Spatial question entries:
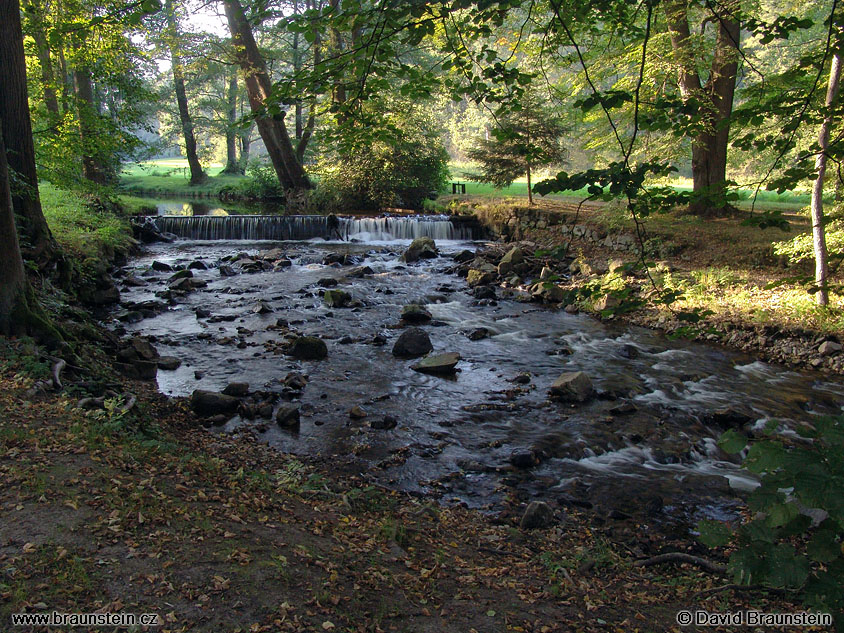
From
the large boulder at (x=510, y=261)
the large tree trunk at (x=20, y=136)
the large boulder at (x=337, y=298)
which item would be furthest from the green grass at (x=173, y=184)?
the large tree trunk at (x=20, y=136)

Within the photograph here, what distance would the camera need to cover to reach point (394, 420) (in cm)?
745

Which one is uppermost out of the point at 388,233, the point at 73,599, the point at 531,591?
the point at 388,233

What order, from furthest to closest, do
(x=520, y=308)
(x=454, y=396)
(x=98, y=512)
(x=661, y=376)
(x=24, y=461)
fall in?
(x=520, y=308) → (x=661, y=376) → (x=454, y=396) → (x=24, y=461) → (x=98, y=512)

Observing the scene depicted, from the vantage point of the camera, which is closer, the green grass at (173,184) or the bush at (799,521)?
the bush at (799,521)

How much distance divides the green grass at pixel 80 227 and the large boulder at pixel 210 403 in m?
6.72

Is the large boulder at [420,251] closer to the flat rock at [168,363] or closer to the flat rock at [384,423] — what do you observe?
the flat rock at [168,363]

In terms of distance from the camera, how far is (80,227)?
15.5 meters

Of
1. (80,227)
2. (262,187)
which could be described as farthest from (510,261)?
(262,187)

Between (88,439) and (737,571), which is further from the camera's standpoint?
(88,439)

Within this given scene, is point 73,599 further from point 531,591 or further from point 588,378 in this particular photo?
point 588,378

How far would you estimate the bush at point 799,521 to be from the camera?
2256 millimetres

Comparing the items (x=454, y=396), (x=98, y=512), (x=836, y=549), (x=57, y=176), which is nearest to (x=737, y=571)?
(x=836, y=549)

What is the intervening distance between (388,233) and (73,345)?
645 inches

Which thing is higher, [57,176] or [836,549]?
[57,176]
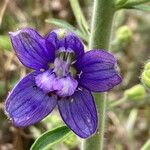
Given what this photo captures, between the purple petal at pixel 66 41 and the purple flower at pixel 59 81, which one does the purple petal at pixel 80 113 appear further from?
the purple petal at pixel 66 41

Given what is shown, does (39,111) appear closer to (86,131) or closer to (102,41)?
(86,131)

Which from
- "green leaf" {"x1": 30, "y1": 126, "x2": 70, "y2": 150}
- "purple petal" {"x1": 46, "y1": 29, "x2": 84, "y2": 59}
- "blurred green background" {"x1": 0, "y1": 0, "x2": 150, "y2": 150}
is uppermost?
"purple petal" {"x1": 46, "y1": 29, "x2": 84, "y2": 59}

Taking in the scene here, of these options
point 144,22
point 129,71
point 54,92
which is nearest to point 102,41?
point 54,92

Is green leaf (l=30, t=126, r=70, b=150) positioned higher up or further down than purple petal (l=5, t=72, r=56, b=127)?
further down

Given request
Reproduce every row above word for word, omitting the pictures.

Response to this exercise
From
the large boulder at (x=510, y=261)
the large tree trunk at (x=20, y=136)
the large boulder at (x=337, y=298)
which item would be furthest from the green grass at (x=173, y=184)?
the large tree trunk at (x=20, y=136)

Within the photograph here, what distance would the camera need to cover to reach point (394, 420) (in cm)?
745

Which one is uppermost out of the point at 388,233, the point at 73,599, the point at 531,591?
the point at 388,233

What order, from furthest to closest, do
(x=520, y=308)
(x=454, y=396)
(x=98, y=512)
(x=661, y=376)
(x=24, y=461)
fall in?
(x=520, y=308) → (x=661, y=376) → (x=454, y=396) → (x=24, y=461) → (x=98, y=512)

Observing the scene depicted, from the vantage point of the camera, which is closer, the green grass at (173,184) or the bush at (799,521)?
the bush at (799,521)

How much distance divides the green grass at pixel 80 227 and the large boulder at pixel 210 403 in m?
6.72

Is the large boulder at [420,251] closer to the flat rock at [168,363] or closer to the flat rock at [384,423] — what do you observe?
the flat rock at [168,363]

In terms of distance from the camera, how far is (80,227)?
15.5 meters

Of
1. (80,227)
2. (262,187)
which could be described as farthest from (510,261)?
(262,187)

Between (88,439) and (737,571), which is further from the camera's standpoint?
(88,439)

Within this given scene, is point 73,599 further from point 531,591 or further from point 588,378 in this particular photo?
point 588,378

How far would you estimate the bush at point 799,521 to be from the camera?
2256 millimetres

Comparing the items (x=454, y=396), (x=98, y=512), (x=836, y=549), (x=57, y=176), which is nearest to (x=737, y=571)?
(x=836, y=549)

What is the intervening distance between (388,233) and (73,345)?
645 inches

Which thing is higher, [57,176] or [836,549]?
[57,176]
Given what this photo captures, between the purple petal at pixel 66 41 and the purple flower at pixel 59 81, which one does the purple petal at pixel 80 113 appear further from?
the purple petal at pixel 66 41

Given what is shown, does (39,111) appear closer to (86,131) or closer to (102,41)?
(86,131)

Which from
- "green leaf" {"x1": 30, "y1": 126, "x2": 70, "y2": 150}
- "purple petal" {"x1": 46, "y1": 29, "x2": 84, "y2": 59}
- "blurred green background" {"x1": 0, "y1": 0, "x2": 150, "y2": 150}
is uppermost?
"purple petal" {"x1": 46, "y1": 29, "x2": 84, "y2": 59}

Taking in the scene here, of these options
point 144,22
point 129,71
point 54,92
which is nearest to point 102,41?
point 54,92

Is green leaf (l=30, t=126, r=70, b=150) positioned higher up or further down than purple petal (l=5, t=72, r=56, b=127)?
further down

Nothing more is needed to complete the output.